Given material section start

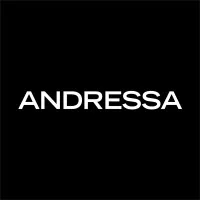 Andressa Lingerie
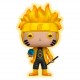 POP figure Naruto Shippuden Naruto Six Path Exclusive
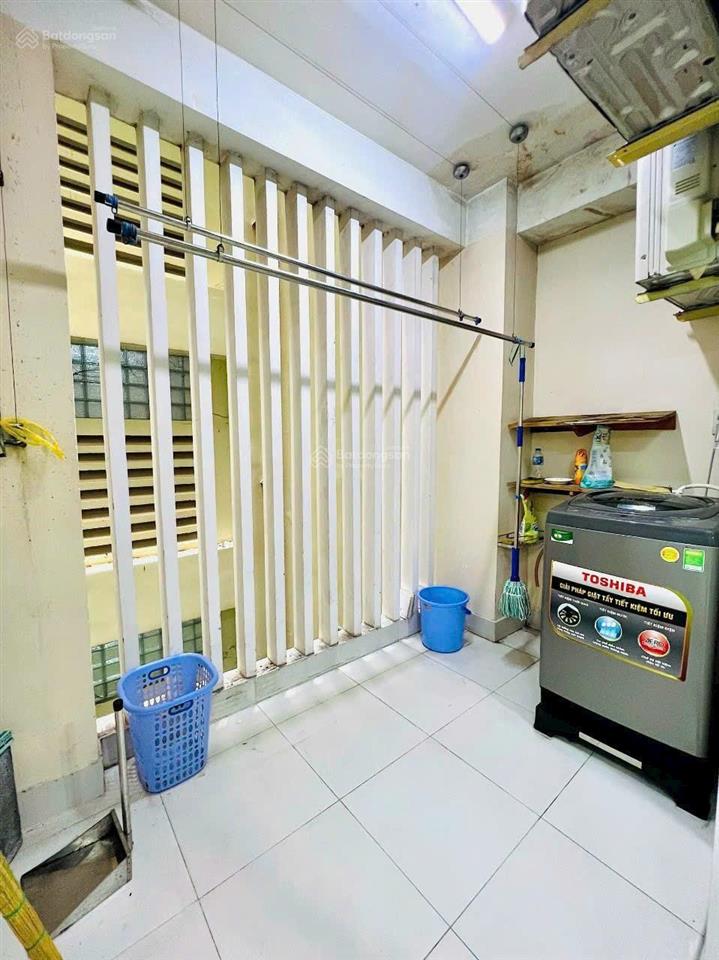 Cho thuê căn hộ homyland 2pn, giá thuê 9tr/th, nguyễn duy trinh, quận 2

Given material section end

Exercise instructions
The answer should hold every line of the listing, copied exactly, with no pictures.

Solution
 Andressa Lingerie
 POP figure Naruto Shippuden Naruto Six Path Exclusive
 Cho thuê căn hộ homyland 2pn, giá thuê 9tr/th, nguyễn duy trinh, quận 2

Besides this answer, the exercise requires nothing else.